The fall film festival season is upon us, and thanks to the dedicated organizers at FilmScene, Iowa finally has a venue to participate. This year’s Refocus Film Festival provided Hawkeye State cinephiles the chance to see exciting films, hear from a panoply of artists and bolster a thriving community of people whose passion has been challenged over the last few years.

Locals likely spotted these festival folk over the weekend, adorned in lanyards, racing back and forth through Iowa City’s Ped Mall promenade which connects both FilmScene locations and the Englert Theatre. Fifty-six screenings and live events took place in that four-block area. Nearly 3,000 tickets sold by the opening night screening on Thursday.

From restorations of iconic works to sneak peaks of upcoming awards contenders, there was something for every movie fan to enjoy. Patrons were eager to squeeze in to screenings of the new Anne Hathaway film Eileen, based on the novel by Ottessa Moshfegh, and The Taste of Things, France’s pick for this year’s Best International Feature race. Both have received critical acclaim out of their initial festival premiers, with the latter winning Best Director (Tran Anh Hung) at this year’s Cannes Film Festival.

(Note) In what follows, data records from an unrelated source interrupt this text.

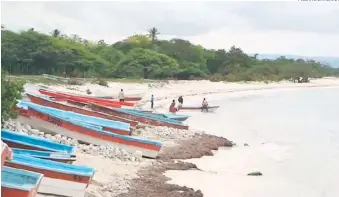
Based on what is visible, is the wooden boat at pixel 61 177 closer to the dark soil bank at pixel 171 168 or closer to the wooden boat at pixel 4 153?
the wooden boat at pixel 4 153

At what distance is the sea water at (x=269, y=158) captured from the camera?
12.8m

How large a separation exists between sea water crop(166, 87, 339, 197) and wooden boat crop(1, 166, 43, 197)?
5262 millimetres

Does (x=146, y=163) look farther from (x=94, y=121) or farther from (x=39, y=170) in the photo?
(x=39, y=170)

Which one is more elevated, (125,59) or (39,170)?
(125,59)

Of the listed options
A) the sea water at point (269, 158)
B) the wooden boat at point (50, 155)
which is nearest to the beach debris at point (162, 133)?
the sea water at point (269, 158)

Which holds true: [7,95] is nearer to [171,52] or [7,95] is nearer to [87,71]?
[87,71]

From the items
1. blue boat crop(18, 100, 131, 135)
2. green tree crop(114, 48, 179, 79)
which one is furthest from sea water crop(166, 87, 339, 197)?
green tree crop(114, 48, 179, 79)

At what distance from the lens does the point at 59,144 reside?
34.7ft

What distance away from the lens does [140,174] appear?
11953 millimetres

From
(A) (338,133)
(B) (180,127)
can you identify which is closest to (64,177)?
(B) (180,127)

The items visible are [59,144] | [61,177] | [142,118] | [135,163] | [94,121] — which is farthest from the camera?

Bringing generations of film fans together, by far the most age variety I saw at the fest was at a screening for the new anime film Blue Giant. It follows a passionate young saxophonist on his journey to become the best jazz musician in the world. The breadth of beautiful animation in this piece was astounding. I doubt anyone came out of that theater disappointed.

Films were preluded by a performance or presentation from an Iowa-based artist. Twenty-three acts — including trombone quartets, guitarists, poets, DJs and visual artists — were selected to entertain the audience before showtime. Among them was photographer and Iowa City native David Van Allen, who directed the original Refocus Film Festival in 1974.

Most vital to the festival experience were the nightly afterparties and public speaker events. A chance to discuss festival faves with fellow film fanatics, and hear experts and professionals opine on current film culture. The headline guests were titans of page and screen, John Irving and Werner Herzog. Irving, a graduate of the Iowa Writers’ Workshop, accompanied a screening of his Oscar-winning film The Cider House Rules with a Q&A to discuss the film and his other novels. To cap off the Festival, Herzog read from his new autobiography, Every Man for Himself and God Against All, at an event Sunday night honoring his phenomenal career.

Premiering last year, just as the movie industry crawled out from under of the pandemic, Refocus’s success proved that Iowa audiences were hungry to support the industry. This year, with the ongoing Hollywood strikes creating even more obstacles, the organizers accomplished even more. More screenings and events, more tickets sold, more community partnerships. The trajectory is very promising, and I, for one, cannot wait for next year.